Since there have been advances in overcoming the surface charge limit (SCL), it is possible now to also consider reducing the laser radius at the cathode. This will decrease the bunch emittance (varies linearly with the radius). The trade off between such parameters as radius and bias for minimizing the bunch emittance is studied for a cw beam (thus much lower charge per bunch) by Bazarov et al. [The initial study was I.V. Bazarov et al., PAC2003, p. 2062; a more thorough study using "multiobjective evolutionary algorithms" is in I.V. Bazarov and C.K. Sinclair, PRST-AB 8, 034202 (2005).] We could do a simpler study varying only a couple parameters, including bias and radius.
Emittance Compensation with a DC Gun (and other topics)

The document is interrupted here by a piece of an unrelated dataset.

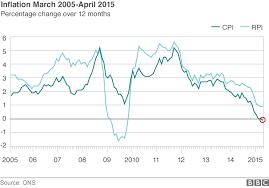 Uk Inflation Rate Turns Negative The Economy News Around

1. Motivation for low emittance beams. Colliders or low DF pulsed accelerators in general have not usually paid much attention to achieving the lowest possible emittance. For ILC, lower emittance has a number of benefits, especially lower lossses upstream of the DR, which in turn will reduce undesirable radiation effects.
2. A simple goal is to preserve the normalized emittance of the photogun, which is about 10-5 m. With a bias voltage of 120 kV, the present ILC design uses 2 SHBers and an S-band buncher. The bunchers increase the emittance to about 10-4 m. At 500(700) kV, 1(both) SHBers could be eliminated. A more reasonable goal of 300 kV [a guess] would allow both SHBers to operate so that the nonlinear terms in the bunching forces will be lower. Will this be low enough to be able to effectively use emittance compensation?
3. B. Yunn (PAC01, p. 2254) has claimed that the emittance compensation scheme used for rf guns will work for dc guns if the bunching process is linear. In his paper, he quotes the results of studies of various cw injector designs with emittance compensation, but doesn't actually give any details of the designs other than to bunch early and then accelerate. He states that in some cases the final emittance is lower than out of the gun [this implies that there is a significant correlated emittance at the gun exit] while reducing the bunch length by a factor of 10! But note that Yunn is always working with cw (i.e., high DF) designs, which implies low charge density and thus relatively weak bunching forces.
Apparently Sinclair expects to use emittance compensation at Cornell with his ultra-HV gun, but again his application is a cw injector.
4. Finally of course there are rf guns, which have the advantage of exiting the gun at high energy and already bunched and also with most of the emittance energy-correlated.
J. Clendenin